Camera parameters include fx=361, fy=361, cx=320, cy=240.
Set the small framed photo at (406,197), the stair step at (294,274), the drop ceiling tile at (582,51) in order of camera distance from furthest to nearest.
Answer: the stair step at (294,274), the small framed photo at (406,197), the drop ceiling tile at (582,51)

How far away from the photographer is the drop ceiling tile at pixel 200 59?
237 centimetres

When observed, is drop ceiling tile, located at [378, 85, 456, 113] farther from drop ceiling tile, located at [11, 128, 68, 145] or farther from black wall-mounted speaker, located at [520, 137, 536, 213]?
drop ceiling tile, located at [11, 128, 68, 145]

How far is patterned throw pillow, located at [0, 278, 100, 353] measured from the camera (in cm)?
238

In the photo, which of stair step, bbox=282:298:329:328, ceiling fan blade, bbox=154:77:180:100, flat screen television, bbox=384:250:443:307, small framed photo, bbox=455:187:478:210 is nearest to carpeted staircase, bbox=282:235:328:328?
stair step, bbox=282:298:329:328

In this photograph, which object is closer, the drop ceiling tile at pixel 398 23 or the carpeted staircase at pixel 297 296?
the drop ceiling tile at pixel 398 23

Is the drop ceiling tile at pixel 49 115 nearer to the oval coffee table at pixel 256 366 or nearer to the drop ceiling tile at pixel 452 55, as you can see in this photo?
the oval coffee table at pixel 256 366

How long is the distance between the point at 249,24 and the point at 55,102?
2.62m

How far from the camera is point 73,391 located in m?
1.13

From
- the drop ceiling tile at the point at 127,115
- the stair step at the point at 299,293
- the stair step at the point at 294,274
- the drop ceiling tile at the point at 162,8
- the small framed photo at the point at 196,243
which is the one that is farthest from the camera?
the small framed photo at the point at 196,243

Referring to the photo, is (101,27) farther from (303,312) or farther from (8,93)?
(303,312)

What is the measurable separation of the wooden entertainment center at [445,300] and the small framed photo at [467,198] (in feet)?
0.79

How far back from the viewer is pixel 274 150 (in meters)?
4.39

___

TASK DESCRIPTION: Copy out every row above, word for word.

FINISHED ANSWER:
Camera parameters include fx=361, fy=361, cx=320, cy=240.
Set the small framed photo at (406,197), the stair step at (294,274), the drop ceiling tile at (582,51) in order of camera distance from furthest to nearest.
Answer: the stair step at (294,274), the small framed photo at (406,197), the drop ceiling tile at (582,51)

How far away from the photographer is the drop ceiling tile at pixel 200 59?
237 centimetres

When observed, is drop ceiling tile, located at [378, 85, 456, 113] farther from drop ceiling tile, located at [11, 128, 68, 145] or farther from black wall-mounted speaker, located at [520, 137, 536, 213]?
drop ceiling tile, located at [11, 128, 68, 145]

How far is patterned throw pillow, located at [0, 278, 100, 353] measured from the camera (in cm)?
238

In the photo, which of stair step, bbox=282:298:329:328, ceiling fan blade, bbox=154:77:180:100, flat screen television, bbox=384:250:443:307, small framed photo, bbox=455:187:478:210 is nearest to carpeted staircase, bbox=282:235:328:328?
stair step, bbox=282:298:329:328

In this photograph, which object is closer, the drop ceiling tile at pixel 398 23 or the carpeted staircase at pixel 297 296?
the drop ceiling tile at pixel 398 23

Is the drop ceiling tile at pixel 49 115 nearer to the oval coffee table at pixel 256 366 or nearer to the drop ceiling tile at pixel 452 55, as you can see in this photo?
the oval coffee table at pixel 256 366

How long is the distance between the point at 249,24 and the point at 55,102?
2.62m

How far from the camera is point 73,391 located in m?
1.13

From
- the drop ceiling tile at the point at 127,115
- the stair step at the point at 299,293
- the stair step at the point at 294,274
- the drop ceiling tile at the point at 162,8
- the small framed photo at the point at 196,243
which is the one that is farthest from the camera?
the small framed photo at the point at 196,243

Referring to the photo, is (101,27) farther from (303,312) or farther from (8,93)?
(303,312)

What is the measurable separation of the wooden entertainment center at [445,300] and the small framed photo at [467,198] (in feet)?
0.79

How far back from the viewer is pixel 274 150 (in meters)?
4.39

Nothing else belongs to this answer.